What needs to be done: The reply should hold nothing except the lines from the one with "class: Reptilia" through the end of the entries, duplicated exactly and with no pictures.

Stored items

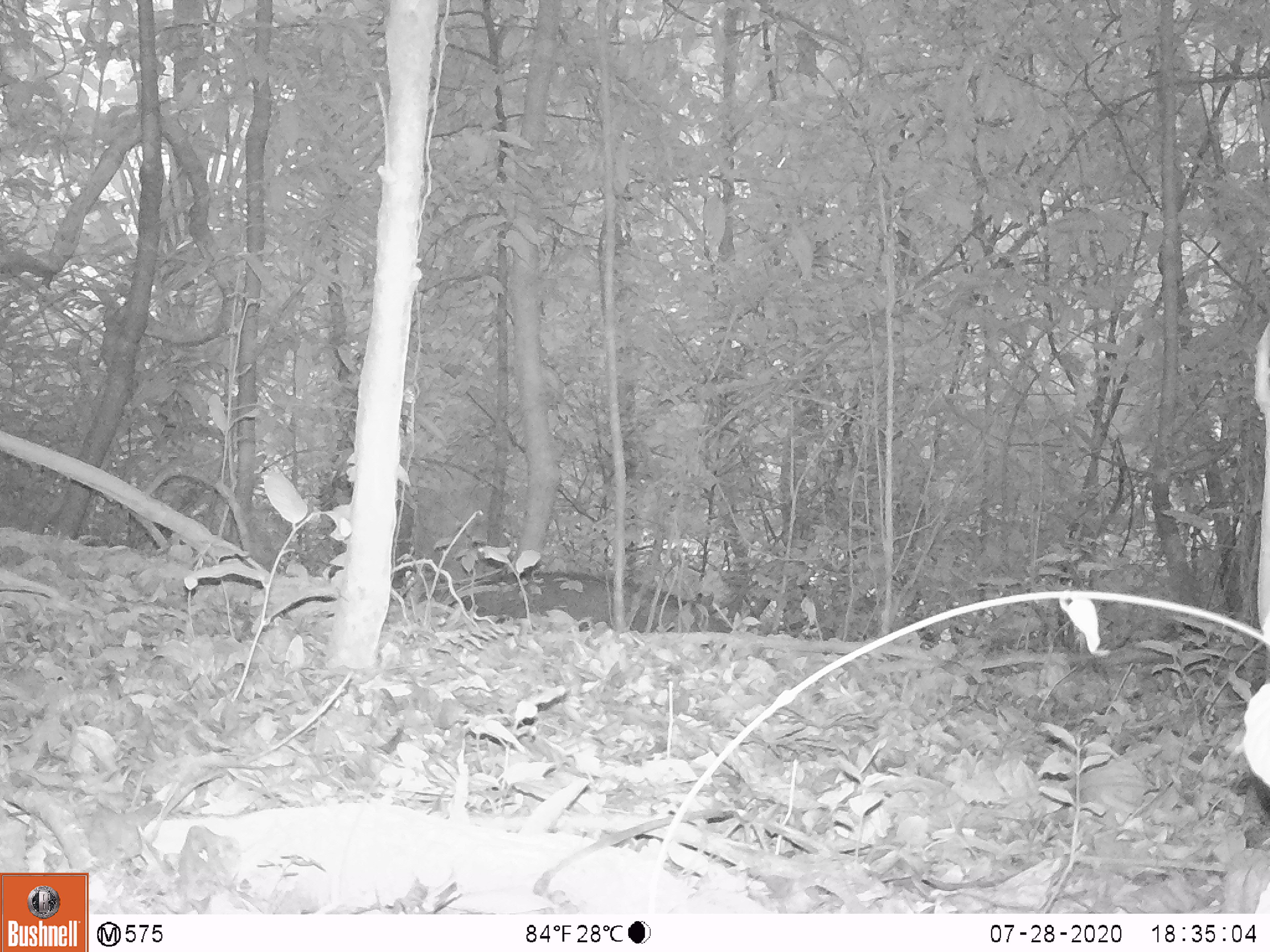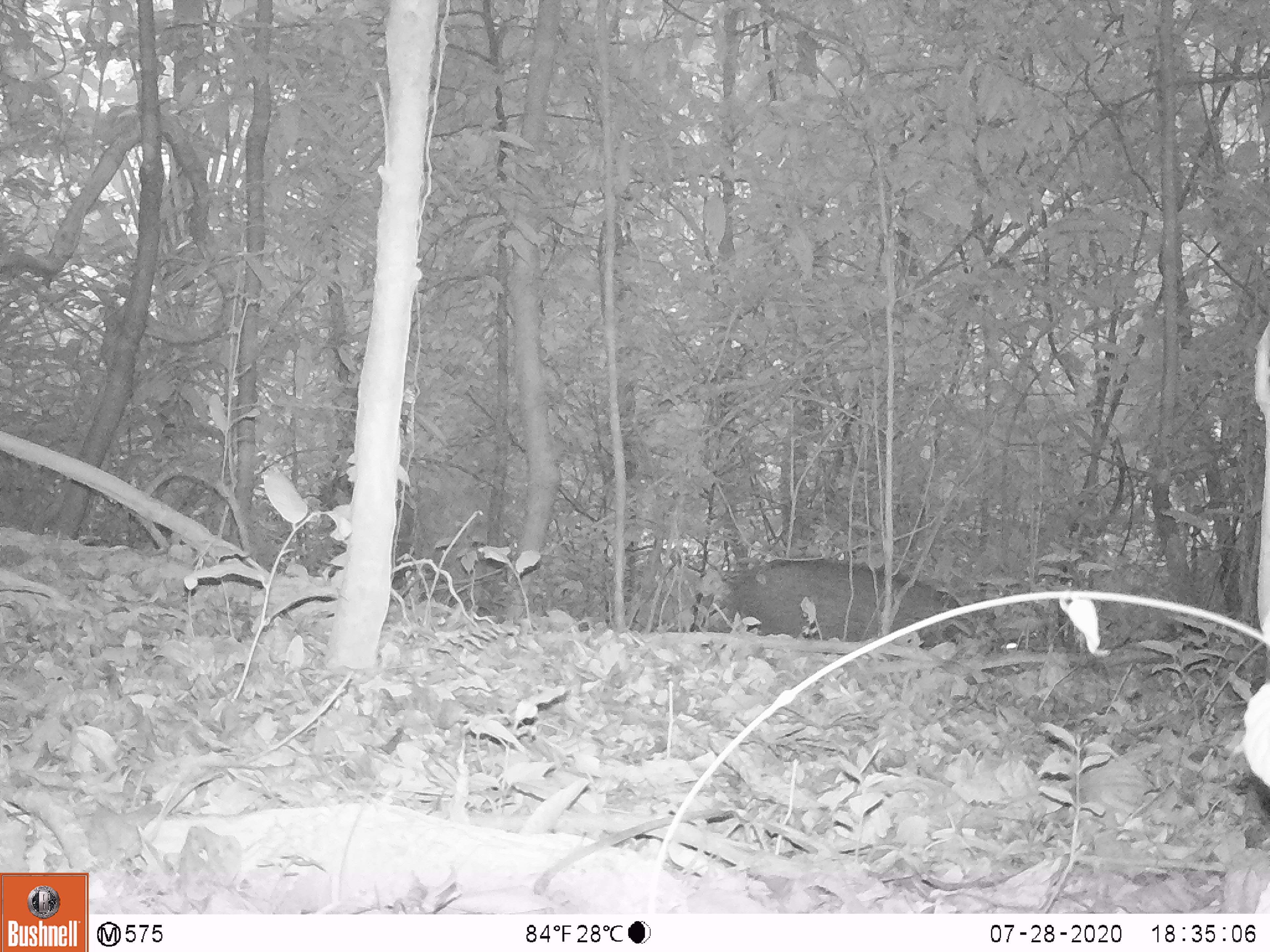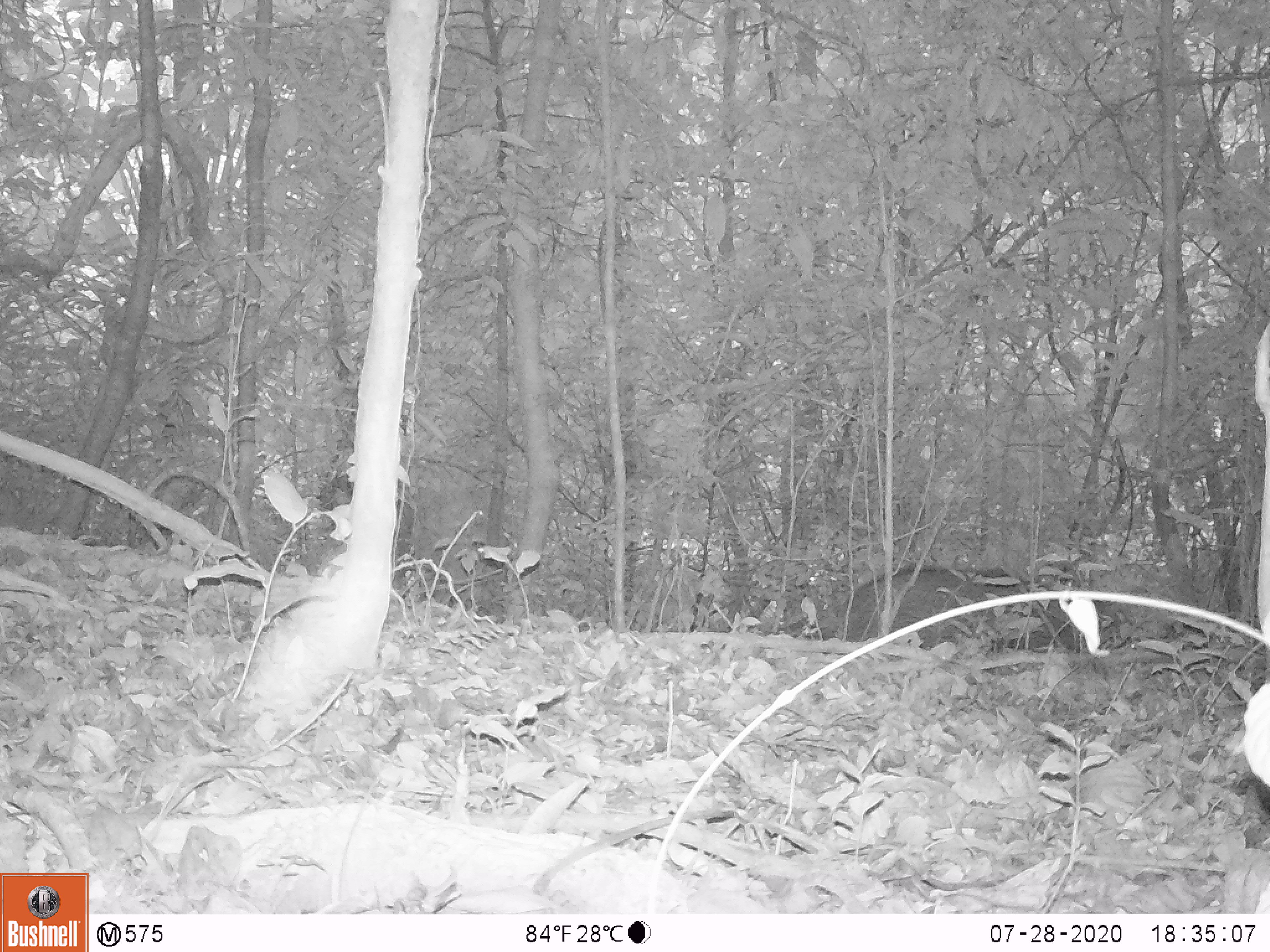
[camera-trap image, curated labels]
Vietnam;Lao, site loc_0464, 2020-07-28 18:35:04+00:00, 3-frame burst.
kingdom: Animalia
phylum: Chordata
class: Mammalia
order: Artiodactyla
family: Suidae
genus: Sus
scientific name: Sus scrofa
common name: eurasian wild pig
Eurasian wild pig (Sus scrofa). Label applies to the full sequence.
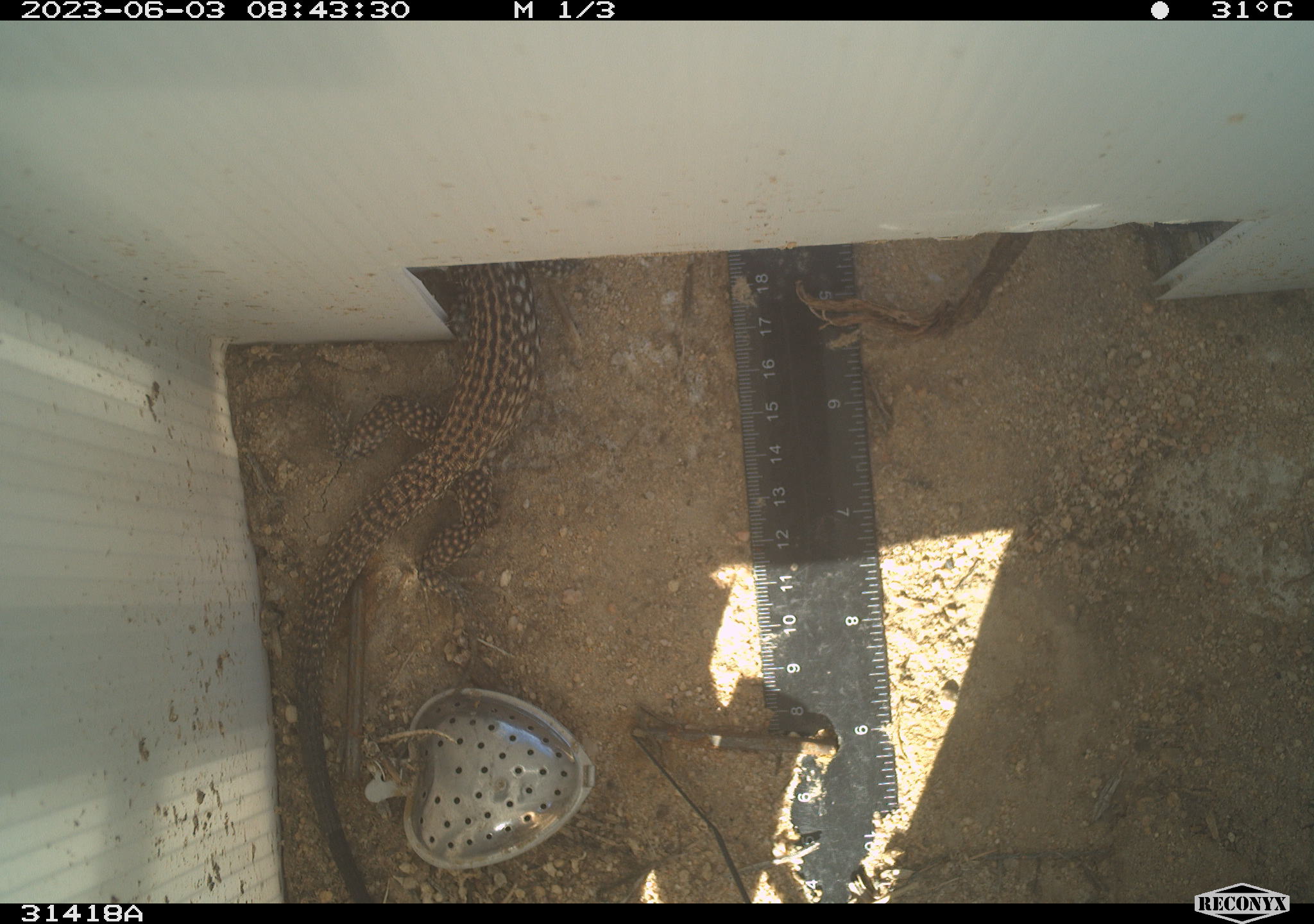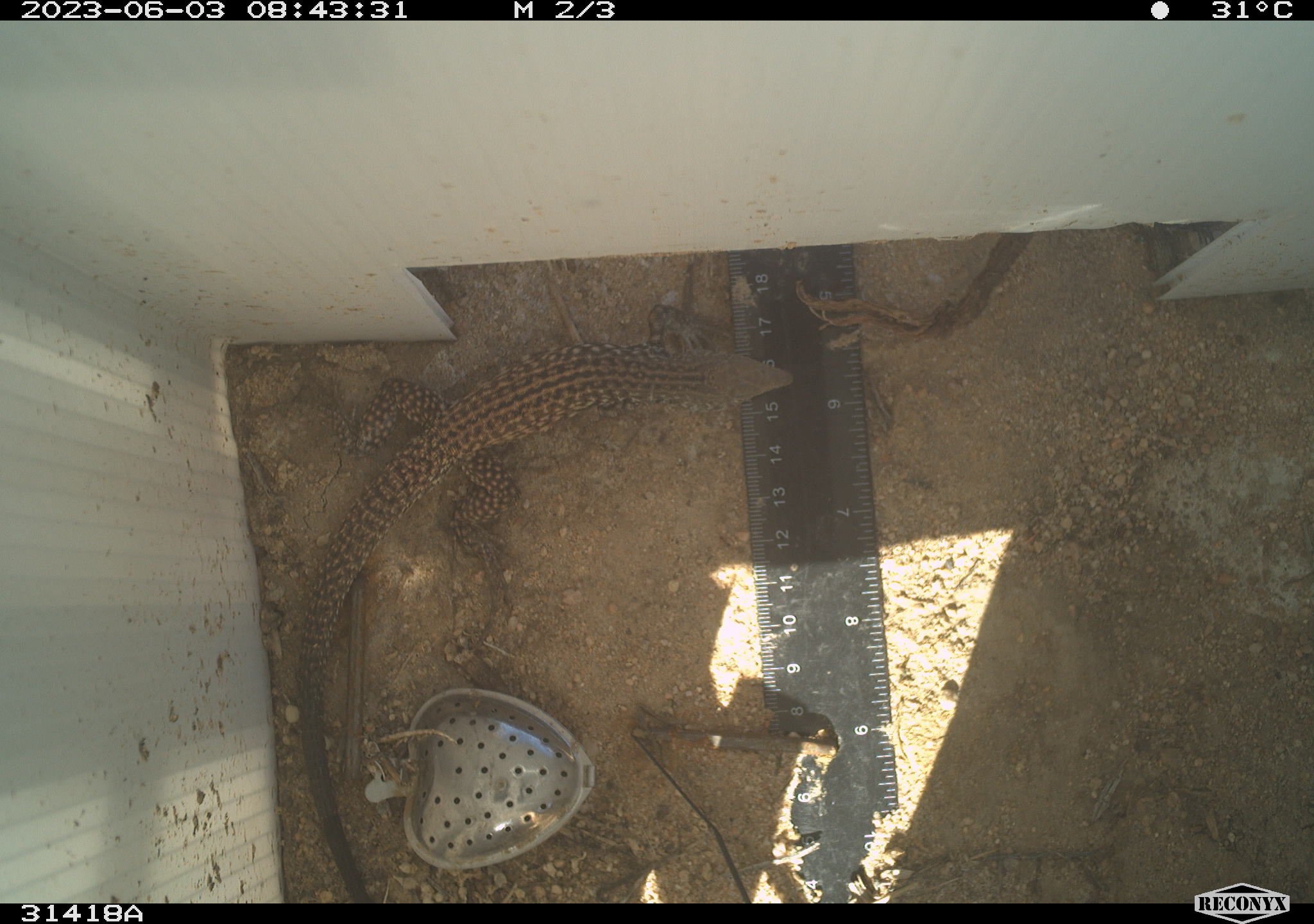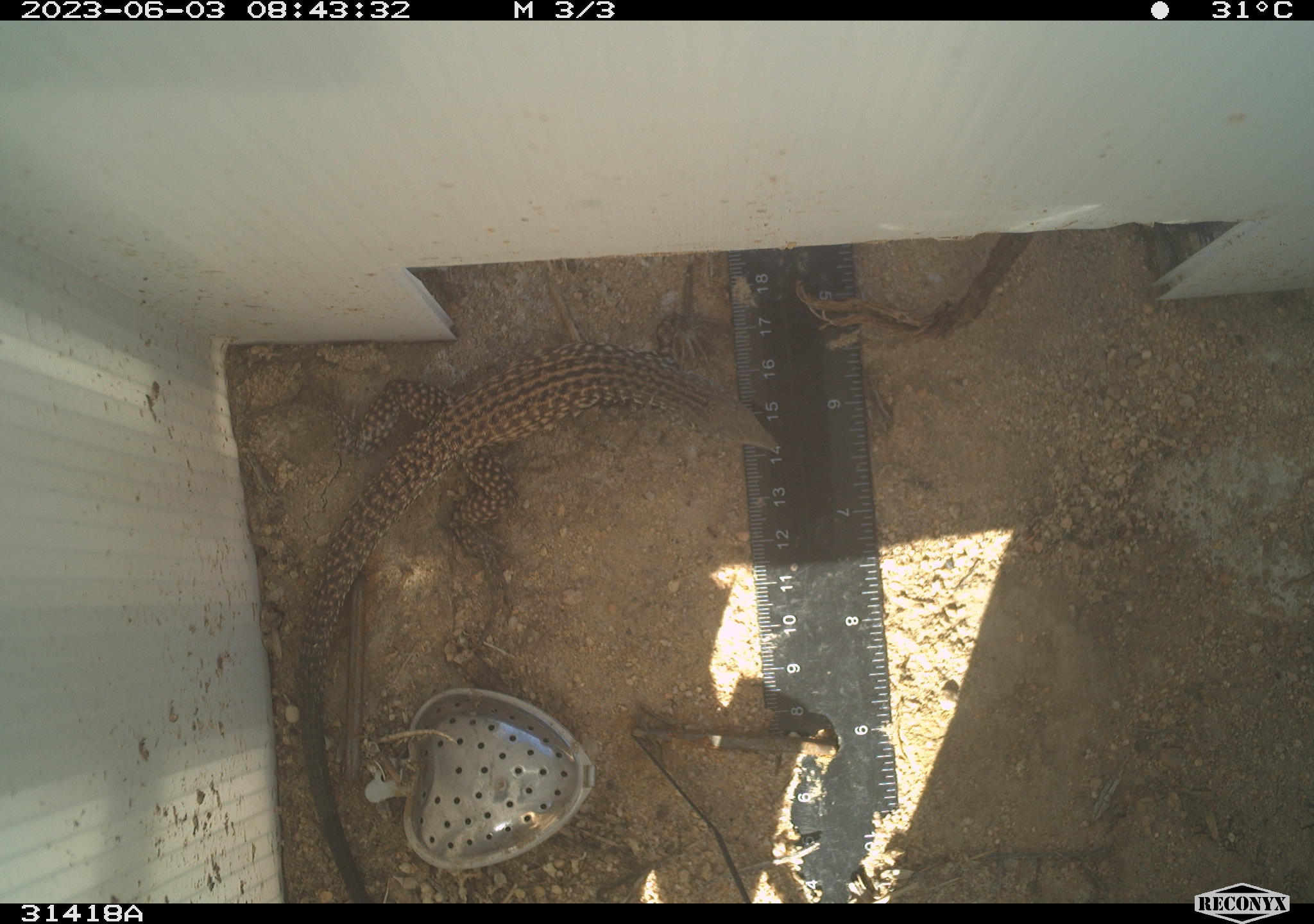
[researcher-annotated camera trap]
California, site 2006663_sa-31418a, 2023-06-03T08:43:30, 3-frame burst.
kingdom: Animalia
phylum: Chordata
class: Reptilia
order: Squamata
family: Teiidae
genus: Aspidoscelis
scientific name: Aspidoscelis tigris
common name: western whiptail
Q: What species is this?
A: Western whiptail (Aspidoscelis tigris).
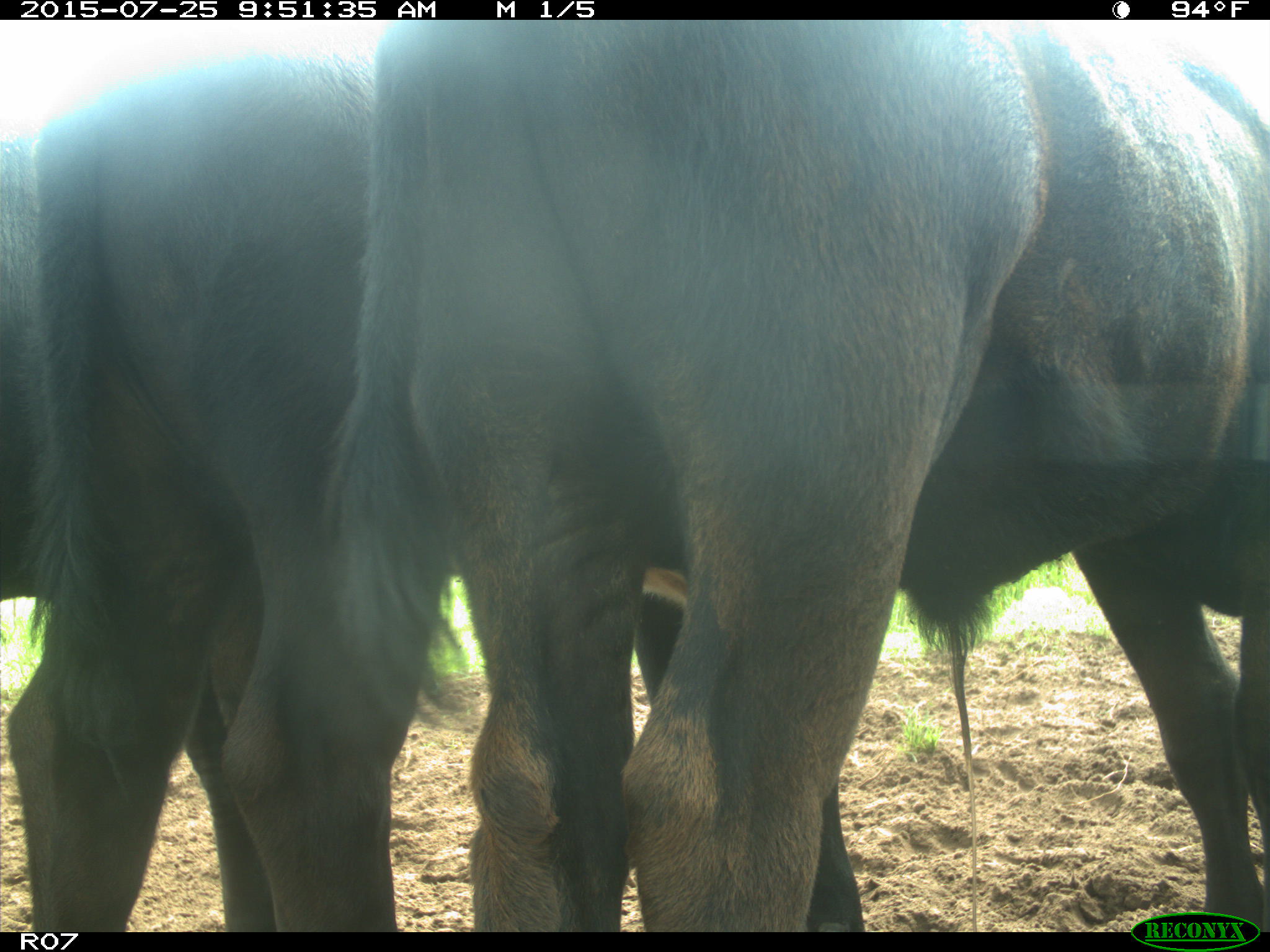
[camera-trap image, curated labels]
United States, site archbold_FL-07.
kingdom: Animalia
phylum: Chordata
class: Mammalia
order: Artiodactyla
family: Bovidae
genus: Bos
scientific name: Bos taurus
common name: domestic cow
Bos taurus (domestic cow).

Response below:
class: Reptilia
order: Squamata
family: Teiidae
genus: Aspidoscelis
scientific name: Aspidoscelis tigris
common name: western whiptail
Q: What species is this?
A: Western whiptail (Aspidoscelis tigris).
[camera-trap image, curated labels]
United States, site archbold_FL-07.
kingdom: Animalia
phylum: Chordata
class: Mammalia
order: Artiodactyla
family: Bovidae
genus: Bos
scientific name: Bos taurus
common name: domestic cow
Bos taurus (domestic cow).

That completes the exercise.